ABR presenter brings narrative to life through comedy
Dec. 1, 2016 at 10:48 p.m.
Updated Dec. 2, 2016 at 6 a.m.
Virginia Gilstrap, of Victoria, was able to meet the character behind "Clown Girl," the latest novel she is reading.
"I was fascinated by her humorous voice," Gilstrap said. "Hearing the author's voice brought the character to life because it is written in first person."
The 2007 novel is about "Clown Girl," who tries to earn a living in Baloneytown, a seedy neighborhood full of petty crime.
"People need to laugh," said the master's student and Victoria College employee.
Monika Drake was the 95th speaker in the American Book Review Reading Series at the University of Houston-Victoria Alcorn Auditorium.
Multiple topics ranging from Drake's previous novels, the role of comedy in narrative and teaching approaches were discussed with the audience.
She is an associate professor at the Pacific Northwest College of Art in Portland, Ore.
Drake is the final author to visit Victoria in the fall reading series.
"It is important to come with a warm heart and open spirit," Drake said. "That's how I come here now."
During her lecture, Drake read a story from her most recent book, "The Folly of Loving Life," called "Miss America Has a Plan."
The book is a collection of linked short stories that feature characters trying to find stability in life.
"I try to read my own writing without laughing," she said as the audience laughed along to her narrative.
Drake discussed the inspiration behind her 2013 novel "Stud Book."
After her daughter was born, she was concerned with the state of the world, she said.
"How do we make more humans when we know there's so many?" Drake said, explaining she found comedy in the frailty of newborn life.
In the audience question-and-answer period, she talked about balance and her writing style.
The Israeli shoes worn by the character were a detail in her short story reading.
This detail was inspired by her own shoes because she would get negative and positive comments about them.
When discussing her other novel, "Clown Girl," she said she used body humor as base interaction.
"Once a clown, always a clown," Drake said.
Recording physical comedy in words on the page was her goal.
In the novel, she explores different types of clowns, including her overall interest in the evangelical component.
"It was worth thinking about what it means to be in costume," Drake said.

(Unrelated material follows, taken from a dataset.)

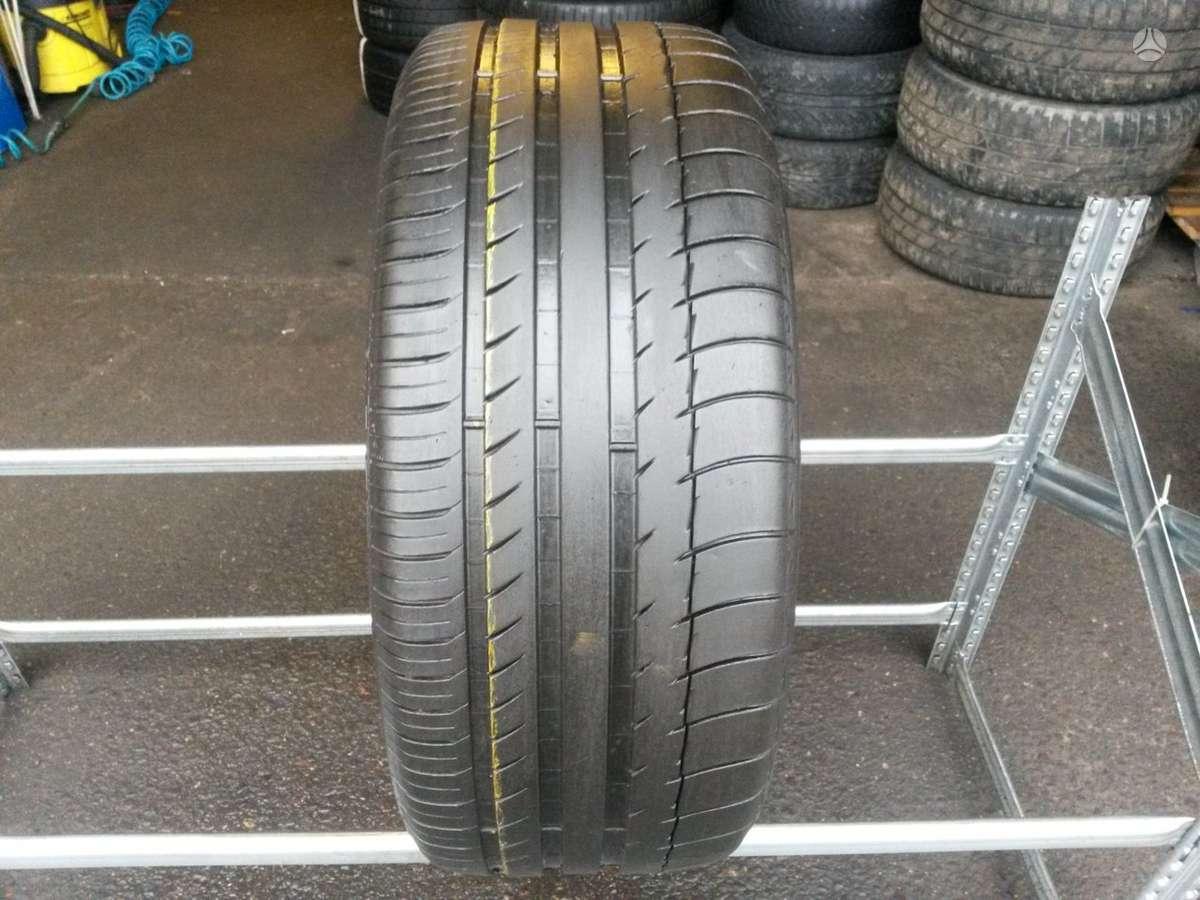 Michelin Latitude Sport apie 6mm, vasarinės 255/55 R18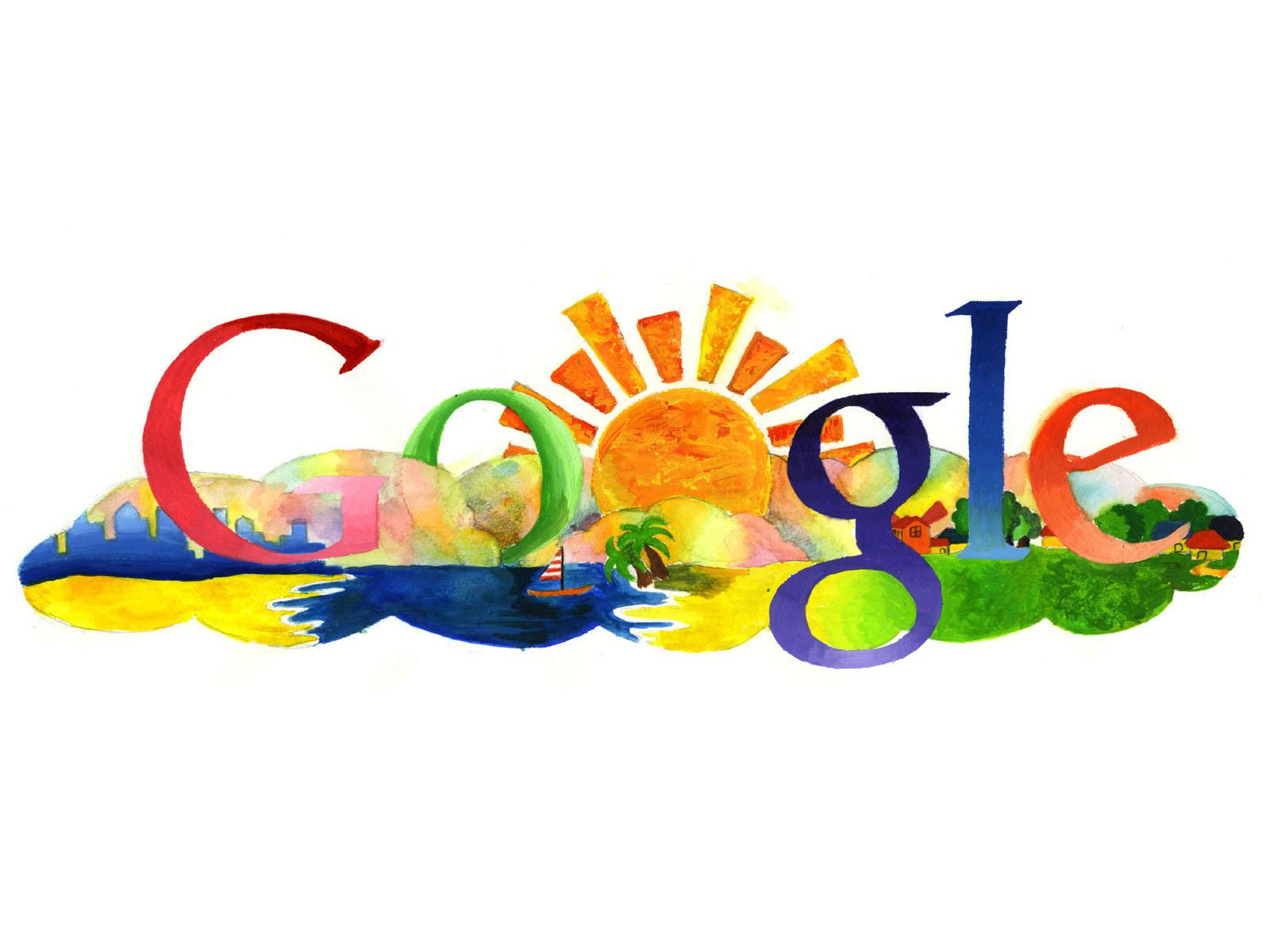 Google plus. Интересные фишки Гугл плюс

She said she has been involved in a workshop since 1991 in Portland.
"Writing is about containing an audience," Drake said. "There are always some students who are afraid to read aloud, but you have to walk into it gentle."
Drake said she adopted a casual approach when working with students.
"Let students make mistakes," Drake said. "Clowning allows that energy, whether they know they are in it or not, where you can move in different directions to get to the heart of things and letting yourself be more vulnerable."